Creates a new `IncomeEvent` for receiving an asset, using an `AssetIdentifier`
to specify the asset's account and type.
"""
def new(amount, date, description, asset_id, asset_type) do
%__MODULE__{
amount: amount,
date: date,
description: description,
asset: %AssetIdentifier{id: asset_id, type: asset_type}
}
end
end
end
An example of usage is below:
alias FinancialSimulation.Event.IncomeEvent
# Creating an income event for receiving cash
cash_income = IncomeEvent.new(1000, ~D[2024-10-27], "Monthly salary payment", "account-123", "cash")
# Creating an income event for receiving stock
stock_income = IncomeEvent.new(50, ~D[2024-10-27], "Employee stock option grant", "account-456", "stock")

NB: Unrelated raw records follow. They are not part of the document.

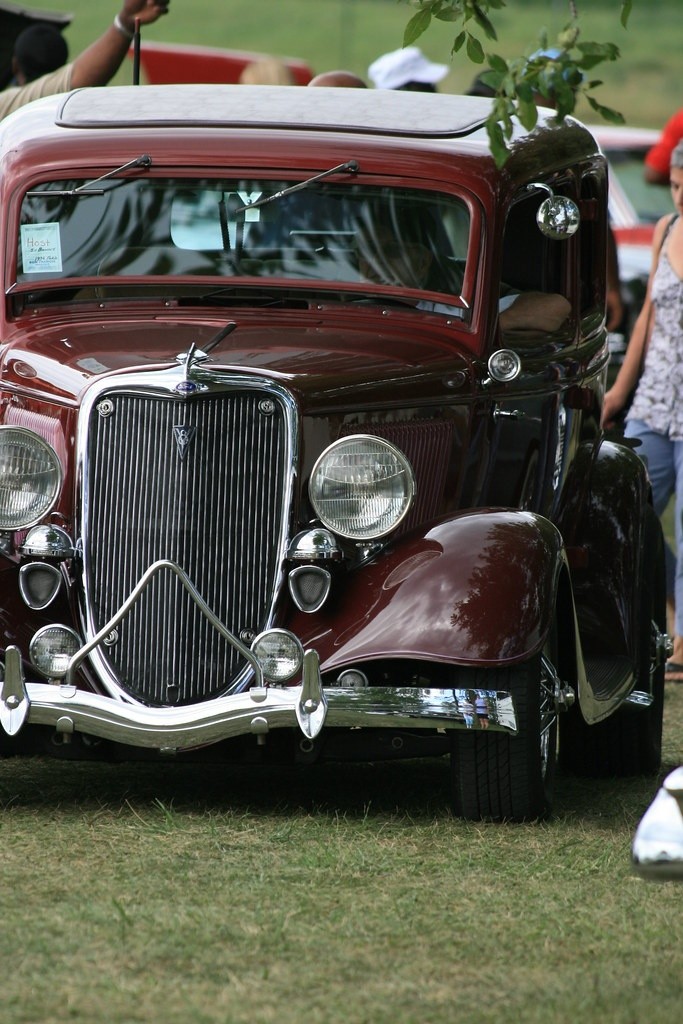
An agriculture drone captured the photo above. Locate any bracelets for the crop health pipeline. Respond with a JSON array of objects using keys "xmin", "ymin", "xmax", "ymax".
[{"xmin": 114, "ymin": 14, "xmax": 135, "ymax": 39}]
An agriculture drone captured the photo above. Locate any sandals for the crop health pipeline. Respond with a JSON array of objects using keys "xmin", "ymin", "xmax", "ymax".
[{"xmin": 665, "ymin": 661, "xmax": 683, "ymax": 684}]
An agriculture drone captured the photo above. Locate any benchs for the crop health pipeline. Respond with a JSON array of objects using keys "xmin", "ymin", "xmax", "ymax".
[{"xmin": 98, "ymin": 246, "xmax": 434, "ymax": 289}]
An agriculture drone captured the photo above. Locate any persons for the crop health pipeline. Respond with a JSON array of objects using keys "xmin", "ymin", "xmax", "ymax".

# Inspect the created events
IO.inspect(cash_income)
IO.inspect(stock_income)
Focusing now on ExpenseEvent
:
defmodule FinancialSimulation.Event do
alias FinancialSimulation.AssetIdentifier
defmodule ExpenseEvent do
@moduledoc """
Represents an expenditure or outflow of an asset. Records the amount, date,
description, and an `AssetIdentifier` indicating the account and type of asset spent.
"""
defstruct [:amount, :date, :description, :asset]
@doc """
Creates a new `ExpenseEvent` for spending an asset, using an `AssetIdentifier`
to specify the asset's account and type.
"""
def new(amount, date, description, asset_id, asset_type) do
%__MODULE__{
amount: amount, # Always positive
date: date,
description: description,
asset: %AssetIdentifier{id: asset_id, type: asset_type}
}
end
end
end
Now, we can define an asset purchase like this:
defmodule FinancialSimulation.Event do
alias FinancialSimulation.AssetIdentifier
alias FinancialSimulation.Event.{ExpenseEvent, IncomeEvent}
defmodule AssetPurchaseEvent do
@moduledoc """
Composite event representing the purchase of an asset, containing an `ExpenseEvent`
for the cash outflow and an `IncomeEvent` for the acquisition of the asset.
"""
defstruct [:expense_event, :income_event]
@doc """
Creates a new `AssetPurchaseEvent`, with an `ExpenseEvent` representing the cash spent
and an `IncomeEvent` representing the acquired asset.
"""
def new(amount, date, description, cash_account_id, asset_account_id, asset_type) do
expense_event = %ExpenseEvent{
amount: amount,
date: date,
description: "Cash outflow for purchase of #{description}",
asset: %AssetIdentifier{id: cash_account_id, type: "cash"}
}
income_event = %IncomeEvent{
amount: amount,
date: date,
description: "Acquisition of #{description}",
asset: %AssetIdentifier{id: asset_account_id, type: asset_type}
}
%__MODULE__{expense_event: expense_event, income_event: income_event}
end
@doc """
Converts an `AssetPurchaseEvent` into a list of its primitive events.
"""
def to_primitive_events(%__MODULE__{expense_event: expense, income_event: income}) do
[expense, income]
end
end
end
And then ideally someone would use these abstractions in LiveBook (the Elixir equivalent to Jupyter Notebook).